In parallel, the ERF2 transcription factor that positively regulates the expression of the JA-responsive genes PDF1.2, PR3 and PR4 (Brown et al., 2003) was expressed at higher levels in Col-0 than in etr1-1 plants. On the other hand, the AtMYC2 gene has been identified as a negative regulator of its own transcription and of JA-dependent plant defences (Anderson et al., 2004; Lorenzo et al., 2004; Dombrecht et al., 2007). In agreement with these observations, etr1-1 plants that exhibited a higher expression of AtMYC2 showed a decreased expression of PR3, PR4 and PDF1.2 (Fig. 4b,c).
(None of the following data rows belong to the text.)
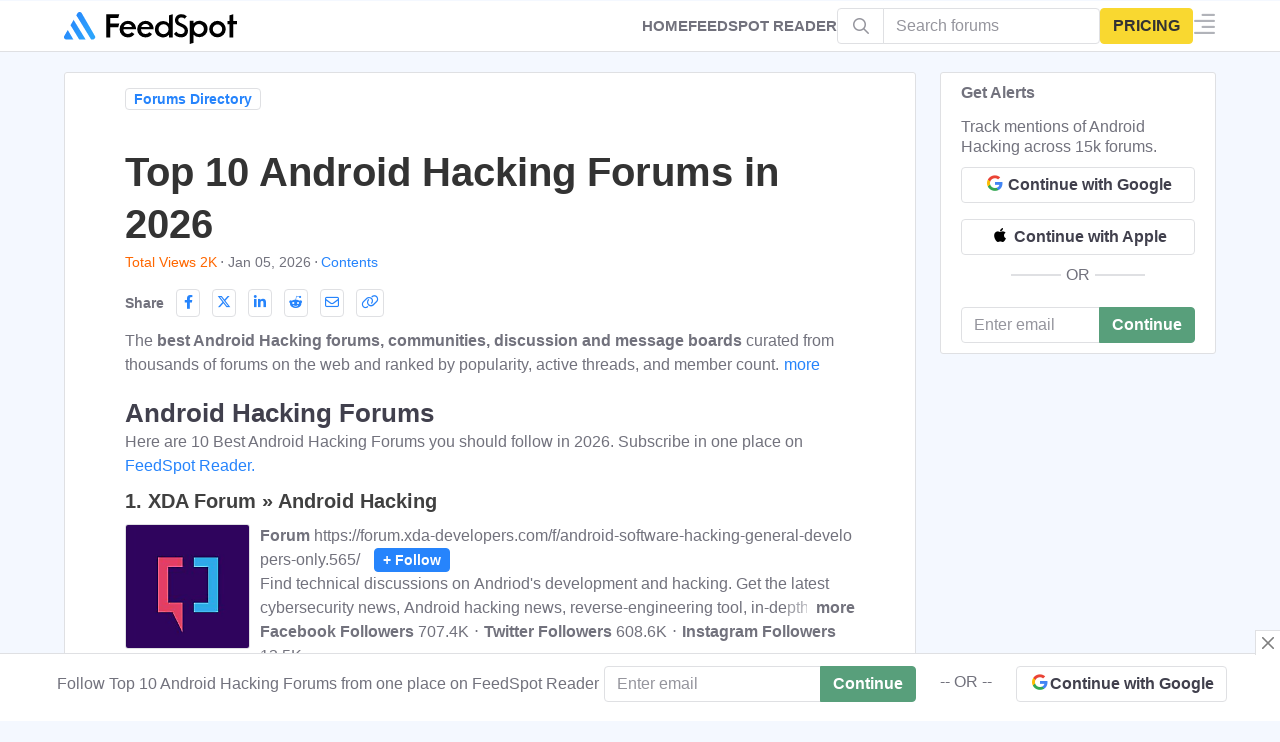

--- FILE ---
content_type: text/html; charset=UTF-8
request_url: https://www.feedspot.com/ctblog.php
body_size: 132
content:




	
	
	
	
	
	
	

	
	
	
	

	
	
	
	
	
	
	
	
	
	
	
	
	
	
	
	
		
	
	
	
	
{"status":1,"msg":"Success","data":"US"}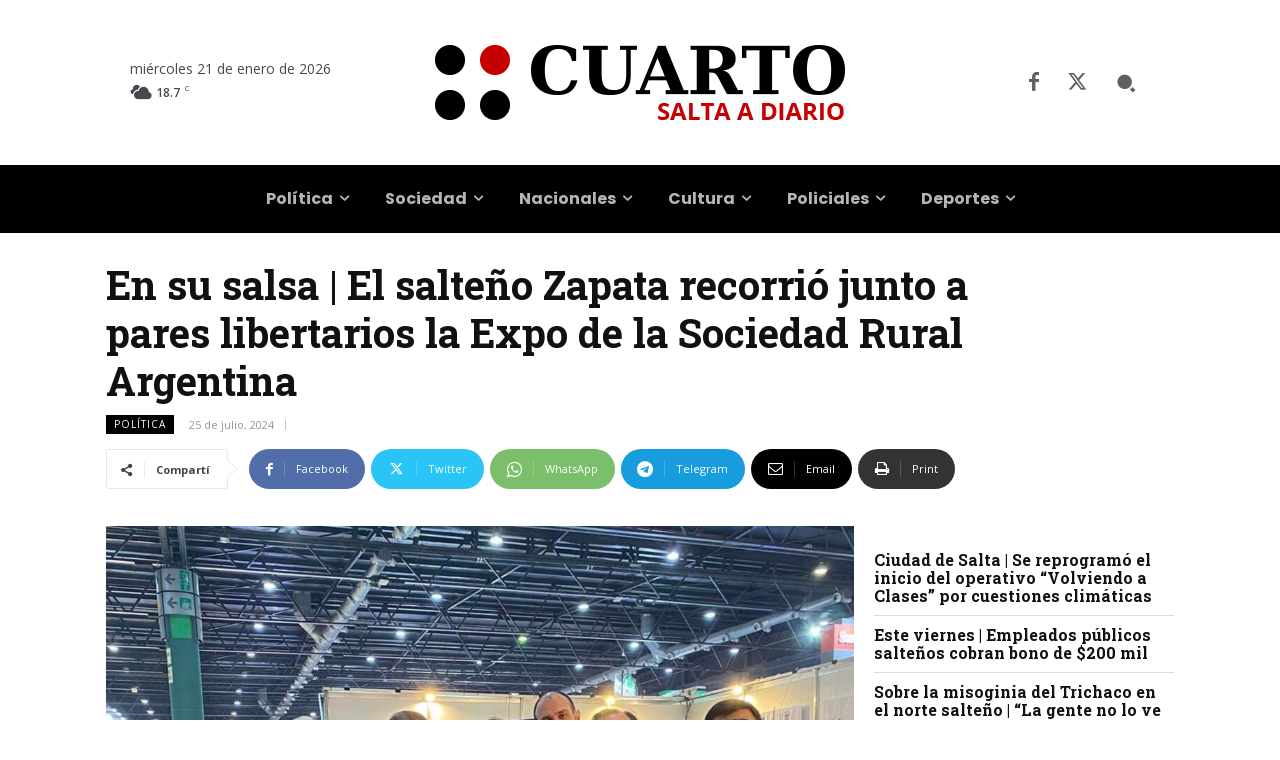

--- FILE ---
content_type: text/html; charset=UTF-8
request_url: https://www.cuarto.com.ar/cuarto/wp-admin/admin-ajax.php?td_theme_name=Newspaper&v=12.7.4
body_size: -261
content:
{"254165":69}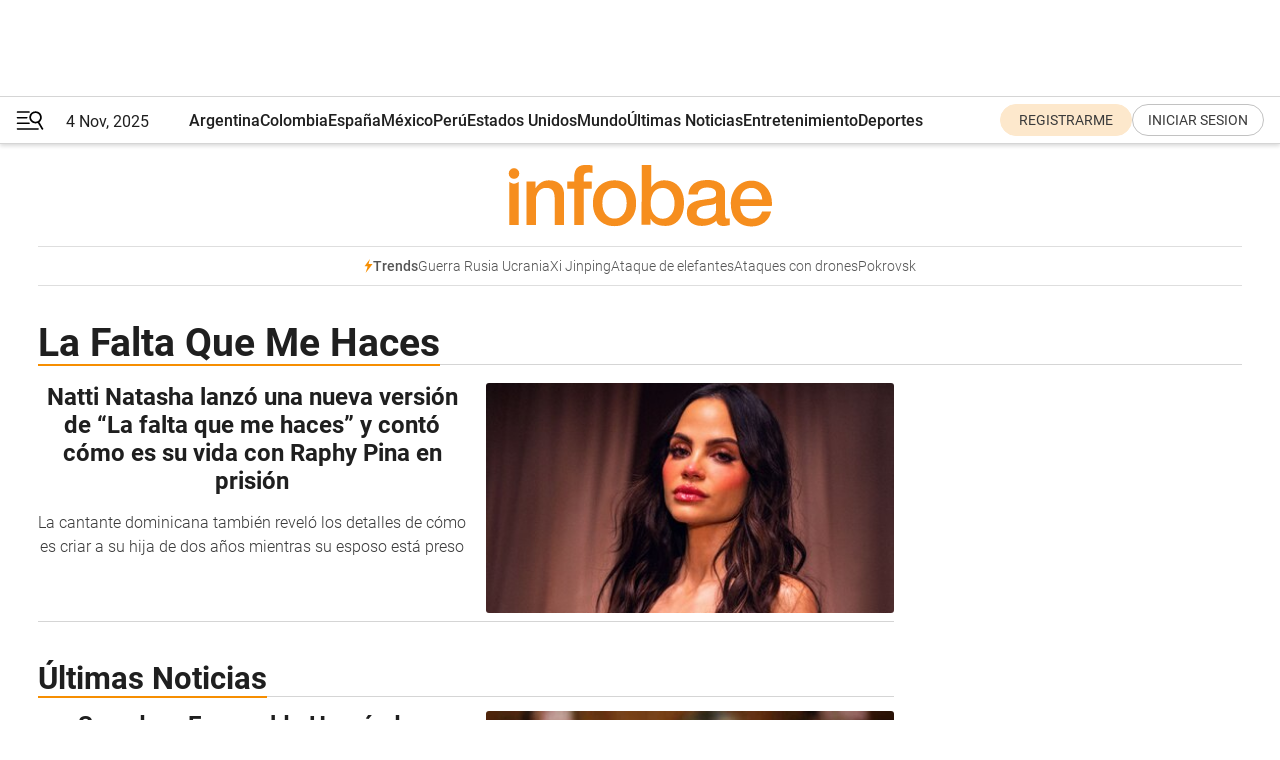

--- FILE ---
content_type: text/html; charset=utf-8
request_url: https://www.google.com/recaptcha/api2/aframe
body_size: 147
content:
<!DOCTYPE HTML><html><head><meta http-equiv="content-type" content="text/html; charset=UTF-8"></head><body><script nonce="zAcTl0WEI3l-ieB7tiv4NA">/** Anti-fraud and anti-abuse applications only. See google.com/recaptcha */ try{var clients={'sodar':'https://pagead2.googlesyndication.com/pagead/sodar?'};window.addEventListener("message",function(a){try{if(a.source===window.parent){var b=JSON.parse(a.data);var c=clients[b['id']];if(c){var d=document.createElement('img');d.src=c+b['params']+'&rc='+(localStorage.getItem("rc::a")?sessionStorage.getItem("rc::b"):"");window.document.body.appendChild(d);sessionStorage.setItem("rc::e",parseInt(sessionStorage.getItem("rc::e")||0)+1);localStorage.setItem("rc::h",'1762281635850');}}}catch(b){}});window.parent.postMessage("_grecaptcha_ready", "*");}catch(b){}</script></body></html>

--- FILE ---
content_type: application/javascript; charset=utf-8
request_url: https://fundingchoicesmessages.google.com/f/AGSKWxUedQlNFPc9_xOx6YzeZUWnSqH7yPMZ-deOjAyo8niW0iSa2oHzAjPtHwKi0ZZ_FBF3UBwfiRxDylZ_gWRdLIdi8O0mWhdDypWcxRJMcsUI_sAR6IgAHMJYh4_0XXe5DOM-UEaVaFfXJ15TiL8RbVhu4spZclSfxg3yK0fRFZ5EKaDmxQWXAGEN4cam/_/realmedia_mjx__730x60_/adops./adsensev2./ads/gpt_
body_size: -1282
content:
window['7f3e6075-cea4-469b-8ed6-026cae743c11'] = true;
Together, these results indicate that JA-dependent genes such as PDF1.2 are unlikely to contribute to the resistance observed in etr1-1 plants.

Previous research has shown that F. oxysporum is sensitive to SA-dependent defences (Edgar et al., 2006; Trusov et al., 2009). Indeed, exogenous SA application activated PR1 and PR2 genes in the leaves of Col-0 plants, but not in roots, and provided increased F. oxysporum resistance (Edgar et al., 2006). Furthermore, the PR-regulator gene NPR1 was overexpressed in etr1-1 compared to Col-0 plants, in agreement with the elevated levels of PR1, PR2 and PR5 genes in etr1-1. It has been suggested that NPR1 is part of the crosstalk control between the SA and JA signalling pathways (Spoel et al., 2003). The higher transcript levels of NPR1 in etr1-1 compared to wildtype plants may support the idea that crosstalk between the SA and JA pathways via NPR1 plays an important role in fine-tuning the plant defence response to Fusarium infection, as has been described for Pseudomonas syringae pv. tomato (Pst) infection (Zhao et al., 2003). In tomato, SA-mediated defence responses are more effective against Pst DC3000 infection than JA-mediated responses and Zhao et al. (2003) have reported that Pst DC3000 uses the type-III secretion system and the phytotoxin coronatine to activate the JA signalling pathway and to repress pathogenesis - related proteins (PRs) to promote disease.

Pathogen recognition is the first and crucial step in plant defence (Glazebrook, 2005). In this respect, induction of the ‘wrong’ defence mechanism often results in higher pathogen proliferation and in the subsequent death of the plant (Anderson et al., 2004; Takahashi et al., 2004; Asselbergh et al., 2008). The data from the present study pinpoint the key role of the ethylene receptor ETR1 in F. oxysporum interaction with plants. It is tempting to speculate that F. oxysporum hijacks ETR1-mediated ET signalling to promote disease development in plants, as it is also known that F. oxysporum produces ET in vitro (Tzeng & DeVay, 1984), by avoiding the early and high accumulation of the potentially effective SA-dependent defence genes.